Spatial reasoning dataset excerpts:
═══

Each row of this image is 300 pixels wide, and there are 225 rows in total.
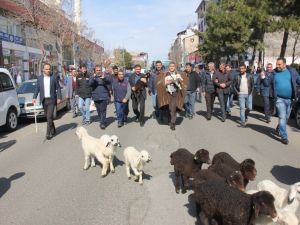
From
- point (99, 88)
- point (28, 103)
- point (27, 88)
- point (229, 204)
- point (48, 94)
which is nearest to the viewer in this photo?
point (229, 204)

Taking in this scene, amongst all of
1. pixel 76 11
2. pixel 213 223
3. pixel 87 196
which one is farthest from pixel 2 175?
pixel 76 11

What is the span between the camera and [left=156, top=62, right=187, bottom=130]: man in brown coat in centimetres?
1227

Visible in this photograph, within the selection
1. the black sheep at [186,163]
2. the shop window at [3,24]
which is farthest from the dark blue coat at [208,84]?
the shop window at [3,24]

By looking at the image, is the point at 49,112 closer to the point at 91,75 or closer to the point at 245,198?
the point at 91,75

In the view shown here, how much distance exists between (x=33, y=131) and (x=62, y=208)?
7.80 m

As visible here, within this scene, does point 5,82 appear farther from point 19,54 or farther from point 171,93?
point 19,54

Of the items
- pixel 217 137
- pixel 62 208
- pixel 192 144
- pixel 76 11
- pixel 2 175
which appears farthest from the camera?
pixel 76 11

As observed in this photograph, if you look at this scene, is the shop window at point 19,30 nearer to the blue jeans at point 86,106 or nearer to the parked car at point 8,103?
the parked car at point 8,103

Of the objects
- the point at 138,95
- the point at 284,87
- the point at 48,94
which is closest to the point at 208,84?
the point at 138,95

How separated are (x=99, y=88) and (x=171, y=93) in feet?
7.62

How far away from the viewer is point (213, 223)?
4.61 meters

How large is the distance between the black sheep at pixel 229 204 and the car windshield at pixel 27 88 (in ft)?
42.3

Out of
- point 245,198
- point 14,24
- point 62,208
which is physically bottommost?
point 62,208

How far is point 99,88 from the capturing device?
13031mm
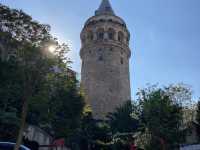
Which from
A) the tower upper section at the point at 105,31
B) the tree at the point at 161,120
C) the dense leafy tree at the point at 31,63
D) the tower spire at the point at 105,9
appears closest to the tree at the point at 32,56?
the dense leafy tree at the point at 31,63

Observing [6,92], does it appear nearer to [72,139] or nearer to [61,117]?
[61,117]

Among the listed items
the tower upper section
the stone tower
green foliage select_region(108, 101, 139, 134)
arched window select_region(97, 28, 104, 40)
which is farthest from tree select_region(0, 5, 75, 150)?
arched window select_region(97, 28, 104, 40)

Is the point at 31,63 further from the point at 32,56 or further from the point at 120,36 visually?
Result: the point at 120,36

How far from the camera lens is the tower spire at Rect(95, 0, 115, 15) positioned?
4822 cm

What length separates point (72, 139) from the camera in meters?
24.9

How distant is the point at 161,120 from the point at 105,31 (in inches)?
1038

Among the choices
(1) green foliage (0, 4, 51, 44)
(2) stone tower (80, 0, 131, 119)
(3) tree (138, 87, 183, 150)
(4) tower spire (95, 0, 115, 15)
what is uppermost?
(4) tower spire (95, 0, 115, 15)

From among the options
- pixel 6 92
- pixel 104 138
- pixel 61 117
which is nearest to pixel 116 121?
pixel 104 138

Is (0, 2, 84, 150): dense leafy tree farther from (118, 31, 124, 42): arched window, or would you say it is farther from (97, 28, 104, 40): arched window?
(118, 31, 124, 42): arched window

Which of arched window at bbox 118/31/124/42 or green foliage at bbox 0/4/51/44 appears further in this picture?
arched window at bbox 118/31/124/42

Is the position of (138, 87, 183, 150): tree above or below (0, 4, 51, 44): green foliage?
below

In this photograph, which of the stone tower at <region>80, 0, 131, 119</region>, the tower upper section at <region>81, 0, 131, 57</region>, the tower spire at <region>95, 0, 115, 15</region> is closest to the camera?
the stone tower at <region>80, 0, 131, 119</region>

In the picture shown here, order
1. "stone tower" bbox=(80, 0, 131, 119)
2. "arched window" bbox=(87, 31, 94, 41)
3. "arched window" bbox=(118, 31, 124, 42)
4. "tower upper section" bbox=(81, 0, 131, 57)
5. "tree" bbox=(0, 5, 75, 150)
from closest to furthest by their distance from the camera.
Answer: "tree" bbox=(0, 5, 75, 150)
"stone tower" bbox=(80, 0, 131, 119)
"tower upper section" bbox=(81, 0, 131, 57)
"arched window" bbox=(87, 31, 94, 41)
"arched window" bbox=(118, 31, 124, 42)

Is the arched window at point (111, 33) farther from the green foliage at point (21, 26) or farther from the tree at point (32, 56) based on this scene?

═══

Transcribe the listing in full and omit the pictures.

▶ [Exercise answer]:
Each row of this image is 300 pixels wide, and there are 225 rows in total.
From
- point (99, 88)
- point (28, 103)
- point (27, 88)
- point (229, 204)
- point (48, 94)
which is nearest to the viewer in this photo?
point (229, 204)

Taking in this scene, amongst all of
1. pixel 76 11
2. pixel 213 223
3. pixel 87 196
which one is farthest from pixel 2 175?
pixel 76 11

What is the span between the camera and [left=156, top=62, right=187, bottom=130]: man in brown coat in centimetres?
1227

Visible in this photograph, within the selection
1. the black sheep at [186,163]
2. the shop window at [3,24]
which is farthest from the dark blue coat at [208,84]?
the shop window at [3,24]

By looking at the image, is the point at 49,112 closer to the point at 91,75 or closer to the point at 245,198?
the point at 91,75

In the view shown here, how much distance exists between (x=33, y=131) and (x=62, y=208)?
7.80 m

As visible here, within this scene, does point 5,82 appear farther from point 19,54 or farther from point 171,93?
point 19,54

Of the items
- pixel 217 137
- pixel 62 208
- pixel 192 144
- pixel 76 11
- pixel 2 175
which appears farthest from the camera?
pixel 76 11

As observed in this photograph, if you look at this scene, is the shop window at point 19,30 nearer to the blue jeans at point 86,106 or nearer to the parked car at point 8,103?
the parked car at point 8,103

Of the objects
- the point at 138,95
- the point at 284,87
- the point at 48,94
which is closest to the point at 208,84?
the point at 138,95

How separated are (x=99, y=88) and (x=171, y=93) in feet?
7.62

How far away from the viewer is point (213, 223)?
4.61 meters

How large is the distance between the black sheep at pixel 229 204 and the car windshield at pixel 27 88 (in ft)?
42.3

Out of
- point 245,198
- point 14,24
- point 62,208
which is physically bottommost?
point 62,208

How far is point 99,88 from the capturing device?
13031mm
Which from
A) the tower upper section at the point at 105,31
B) the tree at the point at 161,120
C) the dense leafy tree at the point at 31,63
D) the tower spire at the point at 105,9
appears closest to the tree at the point at 32,56?
the dense leafy tree at the point at 31,63

Observing [6,92], does it appear nearer to [72,139] or nearer to [61,117]?
[61,117]

Among the listed items
the tower upper section
the stone tower
green foliage select_region(108, 101, 139, 134)
arched window select_region(97, 28, 104, 40)
which is farthest from tree select_region(0, 5, 75, 150)?
arched window select_region(97, 28, 104, 40)

Is the point at 31,63 further from the point at 32,56 or further from the point at 120,36 visually?
Result: the point at 120,36

How far from the camera lens is the tower spire at Rect(95, 0, 115, 15) positioned?
4822 cm

What length separates point (72, 139) from the camera in meters?
24.9

How distant is the point at 161,120 from the point at 105,31 (in inches)?
1038

Among the choices
(1) green foliage (0, 4, 51, 44)
(2) stone tower (80, 0, 131, 119)
(3) tree (138, 87, 183, 150)
(4) tower spire (95, 0, 115, 15)
what is uppermost?
(4) tower spire (95, 0, 115, 15)

From among the options
- pixel 6 92
- pixel 104 138
- pixel 61 117
which is nearest to pixel 116 121?
pixel 104 138

Is (0, 2, 84, 150): dense leafy tree farther from (118, 31, 124, 42): arched window, or would you say it is farther from (97, 28, 104, 40): arched window?
(118, 31, 124, 42): arched window

Which of arched window at bbox 118/31/124/42 or green foliage at bbox 0/4/51/44 appears further in this picture?
arched window at bbox 118/31/124/42

Is the position of (138, 87, 183, 150): tree above or below (0, 4, 51, 44): green foliage?
below

In this photograph, which of the stone tower at <region>80, 0, 131, 119</region>, the tower upper section at <region>81, 0, 131, 57</region>, the tower spire at <region>95, 0, 115, 15</region> is closest to the camera?
the stone tower at <region>80, 0, 131, 119</region>

In the picture shown here, order
1. "stone tower" bbox=(80, 0, 131, 119)
2. "arched window" bbox=(87, 31, 94, 41)
3. "arched window" bbox=(118, 31, 124, 42)
4. "tower upper section" bbox=(81, 0, 131, 57)
5. "tree" bbox=(0, 5, 75, 150)
from closest to furthest by their distance from the camera.
Answer: "tree" bbox=(0, 5, 75, 150)
"stone tower" bbox=(80, 0, 131, 119)
"tower upper section" bbox=(81, 0, 131, 57)
"arched window" bbox=(87, 31, 94, 41)
"arched window" bbox=(118, 31, 124, 42)

Is the arched window at point (111, 33) farther from the green foliage at point (21, 26) or farther from the tree at point (32, 56) based on this scene?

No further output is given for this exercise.